◆ **記事**:
しかし、せっかくの他人に進言を受け入れても、誤った進言を受け入れては、それは大変まずい結果となってしまいます。
私の20数年の実体験からは、衰退または倒産した企業の社長の共通点として、「相談相手を間違えている社長」と「誤った進言を受け入れている社長」が非常に多いのです。
倒産した企業の社長は、実にその100%が、誤った進言を受け入れて倒産したのです。
全ては紹介できませんが、次のような事例があります。
税理士以外の人に相談し、税金を余分に支払った社長
これは改正税法(土地を売った場合の税金が従来の半分になる改正)の施行日のなんと1日前に土地を売ったために、何千万円も損をした事例です。
相談を受けた方は税金について非常に詳しい方だったのですが、残念なことに改正税法の施行日を知らなかったのです。
もしも1日後に売っていれば、何千万円も税金が少なくなっていたのです。
社長が同業者の進言を受け入れ倒産した企業
この社長は、過去に成功した同業他社の社長に何事も相談していましたが、次の2点について大変大きな過ちを犯しています。

◆ **掲載エントリ**:
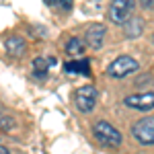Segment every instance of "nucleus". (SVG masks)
Listing matches in <instances>:
<instances>
[{
  "instance_id": "f257e3e1",
  "label": "nucleus",
  "mask_w": 154,
  "mask_h": 154,
  "mask_svg": "<svg viewBox=\"0 0 154 154\" xmlns=\"http://www.w3.org/2000/svg\"><path fill=\"white\" fill-rule=\"evenodd\" d=\"M93 134H95V138L103 144V146L117 148L119 144H121V134H119L111 123H107V121H97L95 125H93Z\"/></svg>"
},
{
  "instance_id": "f03ea898",
  "label": "nucleus",
  "mask_w": 154,
  "mask_h": 154,
  "mask_svg": "<svg viewBox=\"0 0 154 154\" xmlns=\"http://www.w3.org/2000/svg\"><path fill=\"white\" fill-rule=\"evenodd\" d=\"M138 68H140V64L131 58V56H119V58H115L109 64L107 74H109L111 78H125L128 74L136 72Z\"/></svg>"
},
{
  "instance_id": "7ed1b4c3",
  "label": "nucleus",
  "mask_w": 154,
  "mask_h": 154,
  "mask_svg": "<svg viewBox=\"0 0 154 154\" xmlns=\"http://www.w3.org/2000/svg\"><path fill=\"white\" fill-rule=\"evenodd\" d=\"M134 6H136V2H134V0H111L107 17H109V21H111V23L123 25L131 17Z\"/></svg>"
},
{
  "instance_id": "20e7f679",
  "label": "nucleus",
  "mask_w": 154,
  "mask_h": 154,
  "mask_svg": "<svg viewBox=\"0 0 154 154\" xmlns=\"http://www.w3.org/2000/svg\"><path fill=\"white\" fill-rule=\"evenodd\" d=\"M131 134L136 142L142 146H152L154 144V117H142L131 125Z\"/></svg>"
},
{
  "instance_id": "39448f33",
  "label": "nucleus",
  "mask_w": 154,
  "mask_h": 154,
  "mask_svg": "<svg viewBox=\"0 0 154 154\" xmlns=\"http://www.w3.org/2000/svg\"><path fill=\"white\" fill-rule=\"evenodd\" d=\"M97 93L95 86H91V84H86V86H80L78 91H76V95H74V103L78 107V111L80 113H91L97 105Z\"/></svg>"
},
{
  "instance_id": "423d86ee",
  "label": "nucleus",
  "mask_w": 154,
  "mask_h": 154,
  "mask_svg": "<svg viewBox=\"0 0 154 154\" xmlns=\"http://www.w3.org/2000/svg\"><path fill=\"white\" fill-rule=\"evenodd\" d=\"M123 103L136 111H150L154 109V91L150 93H138V95H130L123 99Z\"/></svg>"
},
{
  "instance_id": "0eeeda50",
  "label": "nucleus",
  "mask_w": 154,
  "mask_h": 154,
  "mask_svg": "<svg viewBox=\"0 0 154 154\" xmlns=\"http://www.w3.org/2000/svg\"><path fill=\"white\" fill-rule=\"evenodd\" d=\"M105 35H107L105 25L93 23L88 29H86V43H88L93 49H101L103 48V41H105Z\"/></svg>"
},
{
  "instance_id": "6e6552de",
  "label": "nucleus",
  "mask_w": 154,
  "mask_h": 154,
  "mask_svg": "<svg viewBox=\"0 0 154 154\" xmlns=\"http://www.w3.org/2000/svg\"><path fill=\"white\" fill-rule=\"evenodd\" d=\"M25 49H27V43H25L23 37L12 35V37L6 39V51L11 54L12 58H21V56L25 54Z\"/></svg>"
},
{
  "instance_id": "1a4fd4ad",
  "label": "nucleus",
  "mask_w": 154,
  "mask_h": 154,
  "mask_svg": "<svg viewBox=\"0 0 154 154\" xmlns=\"http://www.w3.org/2000/svg\"><path fill=\"white\" fill-rule=\"evenodd\" d=\"M142 29H144V21L140 17H130V19L123 23V33H125V37H131V39L140 35Z\"/></svg>"
},
{
  "instance_id": "9d476101",
  "label": "nucleus",
  "mask_w": 154,
  "mask_h": 154,
  "mask_svg": "<svg viewBox=\"0 0 154 154\" xmlns=\"http://www.w3.org/2000/svg\"><path fill=\"white\" fill-rule=\"evenodd\" d=\"M66 72H76V74H91V62L88 60H78V62H68L66 64Z\"/></svg>"
},
{
  "instance_id": "9b49d317",
  "label": "nucleus",
  "mask_w": 154,
  "mask_h": 154,
  "mask_svg": "<svg viewBox=\"0 0 154 154\" xmlns=\"http://www.w3.org/2000/svg\"><path fill=\"white\" fill-rule=\"evenodd\" d=\"M54 64V60L51 58H35L33 60V68H35V76L37 78H45V74H48V68Z\"/></svg>"
},
{
  "instance_id": "f8f14e48",
  "label": "nucleus",
  "mask_w": 154,
  "mask_h": 154,
  "mask_svg": "<svg viewBox=\"0 0 154 154\" xmlns=\"http://www.w3.org/2000/svg\"><path fill=\"white\" fill-rule=\"evenodd\" d=\"M82 51H84L82 41H80L78 37H70L68 43H66V54H70V56H80Z\"/></svg>"
},
{
  "instance_id": "ddd939ff",
  "label": "nucleus",
  "mask_w": 154,
  "mask_h": 154,
  "mask_svg": "<svg viewBox=\"0 0 154 154\" xmlns=\"http://www.w3.org/2000/svg\"><path fill=\"white\" fill-rule=\"evenodd\" d=\"M17 125V121L14 117L11 115V111H6L4 107L0 105V128H4V130H12Z\"/></svg>"
},
{
  "instance_id": "4468645a",
  "label": "nucleus",
  "mask_w": 154,
  "mask_h": 154,
  "mask_svg": "<svg viewBox=\"0 0 154 154\" xmlns=\"http://www.w3.org/2000/svg\"><path fill=\"white\" fill-rule=\"evenodd\" d=\"M45 4L51 6L54 11H60V12L72 11V0H45Z\"/></svg>"
},
{
  "instance_id": "2eb2a0df",
  "label": "nucleus",
  "mask_w": 154,
  "mask_h": 154,
  "mask_svg": "<svg viewBox=\"0 0 154 154\" xmlns=\"http://www.w3.org/2000/svg\"><path fill=\"white\" fill-rule=\"evenodd\" d=\"M31 33H33L35 37H45V35H48V29H45V27L35 25V27H31Z\"/></svg>"
},
{
  "instance_id": "dca6fc26",
  "label": "nucleus",
  "mask_w": 154,
  "mask_h": 154,
  "mask_svg": "<svg viewBox=\"0 0 154 154\" xmlns=\"http://www.w3.org/2000/svg\"><path fill=\"white\" fill-rule=\"evenodd\" d=\"M0 154H11V152H8V148H4V146H0Z\"/></svg>"
},
{
  "instance_id": "f3484780",
  "label": "nucleus",
  "mask_w": 154,
  "mask_h": 154,
  "mask_svg": "<svg viewBox=\"0 0 154 154\" xmlns=\"http://www.w3.org/2000/svg\"><path fill=\"white\" fill-rule=\"evenodd\" d=\"M140 2H144V4H146V6H148V4H150V2H152V0H140Z\"/></svg>"
},
{
  "instance_id": "a211bd4d",
  "label": "nucleus",
  "mask_w": 154,
  "mask_h": 154,
  "mask_svg": "<svg viewBox=\"0 0 154 154\" xmlns=\"http://www.w3.org/2000/svg\"><path fill=\"white\" fill-rule=\"evenodd\" d=\"M152 43H154V35H152Z\"/></svg>"
}]
</instances>
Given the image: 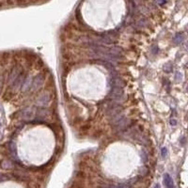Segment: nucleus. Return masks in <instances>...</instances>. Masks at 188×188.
<instances>
[{
    "instance_id": "1",
    "label": "nucleus",
    "mask_w": 188,
    "mask_h": 188,
    "mask_svg": "<svg viewBox=\"0 0 188 188\" xmlns=\"http://www.w3.org/2000/svg\"><path fill=\"white\" fill-rule=\"evenodd\" d=\"M104 110H106V115H108L110 117H113V116L122 113L121 106L119 102H116V101H111V102L106 103V106Z\"/></svg>"
},
{
    "instance_id": "2",
    "label": "nucleus",
    "mask_w": 188,
    "mask_h": 188,
    "mask_svg": "<svg viewBox=\"0 0 188 188\" xmlns=\"http://www.w3.org/2000/svg\"><path fill=\"white\" fill-rule=\"evenodd\" d=\"M51 116V111L45 107H39V109L36 111L35 114V121L36 122H40L43 123L46 122L48 118Z\"/></svg>"
},
{
    "instance_id": "3",
    "label": "nucleus",
    "mask_w": 188,
    "mask_h": 188,
    "mask_svg": "<svg viewBox=\"0 0 188 188\" xmlns=\"http://www.w3.org/2000/svg\"><path fill=\"white\" fill-rule=\"evenodd\" d=\"M108 98L111 99L112 101H116V102H123L125 100V95L122 90V88H112L109 92Z\"/></svg>"
},
{
    "instance_id": "4",
    "label": "nucleus",
    "mask_w": 188,
    "mask_h": 188,
    "mask_svg": "<svg viewBox=\"0 0 188 188\" xmlns=\"http://www.w3.org/2000/svg\"><path fill=\"white\" fill-rule=\"evenodd\" d=\"M52 100V96L48 92H43L37 96V98L35 99V104L38 107H46L48 104L50 103Z\"/></svg>"
},
{
    "instance_id": "5",
    "label": "nucleus",
    "mask_w": 188,
    "mask_h": 188,
    "mask_svg": "<svg viewBox=\"0 0 188 188\" xmlns=\"http://www.w3.org/2000/svg\"><path fill=\"white\" fill-rule=\"evenodd\" d=\"M45 82V75L43 73H38L33 77L32 86H31V91L36 92L43 86Z\"/></svg>"
},
{
    "instance_id": "6",
    "label": "nucleus",
    "mask_w": 188,
    "mask_h": 188,
    "mask_svg": "<svg viewBox=\"0 0 188 188\" xmlns=\"http://www.w3.org/2000/svg\"><path fill=\"white\" fill-rule=\"evenodd\" d=\"M130 122H131V121H129L127 118L123 117L121 121H119L115 124H113L112 126H113V129L116 132H122V131H125V129H126L127 127H129Z\"/></svg>"
},
{
    "instance_id": "7",
    "label": "nucleus",
    "mask_w": 188,
    "mask_h": 188,
    "mask_svg": "<svg viewBox=\"0 0 188 188\" xmlns=\"http://www.w3.org/2000/svg\"><path fill=\"white\" fill-rule=\"evenodd\" d=\"M36 114L34 112V109L32 107H25L20 111V117L21 119H23L25 121H29L33 119L34 115Z\"/></svg>"
},
{
    "instance_id": "8",
    "label": "nucleus",
    "mask_w": 188,
    "mask_h": 188,
    "mask_svg": "<svg viewBox=\"0 0 188 188\" xmlns=\"http://www.w3.org/2000/svg\"><path fill=\"white\" fill-rule=\"evenodd\" d=\"M164 184H165V185H166V188H174L173 180L170 177L169 174H168V173L164 175Z\"/></svg>"
},
{
    "instance_id": "9",
    "label": "nucleus",
    "mask_w": 188,
    "mask_h": 188,
    "mask_svg": "<svg viewBox=\"0 0 188 188\" xmlns=\"http://www.w3.org/2000/svg\"><path fill=\"white\" fill-rule=\"evenodd\" d=\"M137 10L139 12H141L142 14H148V13L150 12L149 9L147 8V7H145V6H139L137 8Z\"/></svg>"
},
{
    "instance_id": "10",
    "label": "nucleus",
    "mask_w": 188,
    "mask_h": 188,
    "mask_svg": "<svg viewBox=\"0 0 188 188\" xmlns=\"http://www.w3.org/2000/svg\"><path fill=\"white\" fill-rule=\"evenodd\" d=\"M164 71L166 73H171L172 72V69H173V66L171 63H166V65H164Z\"/></svg>"
},
{
    "instance_id": "11",
    "label": "nucleus",
    "mask_w": 188,
    "mask_h": 188,
    "mask_svg": "<svg viewBox=\"0 0 188 188\" xmlns=\"http://www.w3.org/2000/svg\"><path fill=\"white\" fill-rule=\"evenodd\" d=\"M184 40V36L182 34H177L175 38H174V41H175L176 43H182V41Z\"/></svg>"
},
{
    "instance_id": "12",
    "label": "nucleus",
    "mask_w": 188,
    "mask_h": 188,
    "mask_svg": "<svg viewBox=\"0 0 188 188\" xmlns=\"http://www.w3.org/2000/svg\"><path fill=\"white\" fill-rule=\"evenodd\" d=\"M175 79H176L177 81H181V80L183 79V74L181 73L180 72L176 73V74H175Z\"/></svg>"
},
{
    "instance_id": "13",
    "label": "nucleus",
    "mask_w": 188,
    "mask_h": 188,
    "mask_svg": "<svg viewBox=\"0 0 188 188\" xmlns=\"http://www.w3.org/2000/svg\"><path fill=\"white\" fill-rule=\"evenodd\" d=\"M161 152H162V156H163V157H165L166 154H168V150H166V148H163V149H162V151H161Z\"/></svg>"
},
{
    "instance_id": "14",
    "label": "nucleus",
    "mask_w": 188,
    "mask_h": 188,
    "mask_svg": "<svg viewBox=\"0 0 188 188\" xmlns=\"http://www.w3.org/2000/svg\"><path fill=\"white\" fill-rule=\"evenodd\" d=\"M118 188H132L130 185H128V184H120V185H118Z\"/></svg>"
},
{
    "instance_id": "15",
    "label": "nucleus",
    "mask_w": 188,
    "mask_h": 188,
    "mask_svg": "<svg viewBox=\"0 0 188 188\" xmlns=\"http://www.w3.org/2000/svg\"><path fill=\"white\" fill-rule=\"evenodd\" d=\"M176 123H177V121H176L175 120H171V121H170V124L173 125V126H174V125H176Z\"/></svg>"
},
{
    "instance_id": "16",
    "label": "nucleus",
    "mask_w": 188,
    "mask_h": 188,
    "mask_svg": "<svg viewBox=\"0 0 188 188\" xmlns=\"http://www.w3.org/2000/svg\"><path fill=\"white\" fill-rule=\"evenodd\" d=\"M154 188H160V185H159V184H155Z\"/></svg>"
},
{
    "instance_id": "17",
    "label": "nucleus",
    "mask_w": 188,
    "mask_h": 188,
    "mask_svg": "<svg viewBox=\"0 0 188 188\" xmlns=\"http://www.w3.org/2000/svg\"><path fill=\"white\" fill-rule=\"evenodd\" d=\"M186 48H187V50H188V43H186Z\"/></svg>"
}]
</instances>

◆ **要件**: 社長が受け入れる進言についての記事を、最後の文の続きから書き進めてください。 上記のエントリは使用しません。

◆ **結果**:
一つは、同業者は商圏が競合するため、自社の成功要因を話すわけがないし、また親身になって考えてくれるはずがないのです。
なぜならば狭い市場で競合している同業他社を発展させれば、自社は当然に衰退するからです。
二つ目は、環境の変化(時代背景)を考えていないことです。
この同業他社は今では一応成功している企業です。
しかし、同業他社が成功したのは、もののない時代であって、品物さえ揃えれば売れた時代なのです。
現在は飽食の時代であり、物があり余っています。
環境(時代背景)が全く異なっているのです。
この同業他社が成功した経営戦略(環境適応戦略)」では、現在での成功はないのです。
相談相手を間違え、衰退・倒産した事例
@ 仕入先に相談して、仕入代金の支払条件が厳しくなった
A 得意先に相談したら、得意先が不安がってあまり買ってくれなくなった
B 銀行に相談したら、融資を受けられなくなった
これらは全て、相談相手を間違っています。
日本のほとんどの銀行が経営相談を実施していますが、何のためにしているのか、私には全く理解できません。
例えば「わが社は社員が働かなくて困っている」とか、「売り上げがどんどん落ちてきて、このままではもう駄目だ」とか、企業が本当に困っていることを銀行に相談できるわけがありません。
もしも、銀行に本当のことを話したら、即刻融資を受けられなくなるからです。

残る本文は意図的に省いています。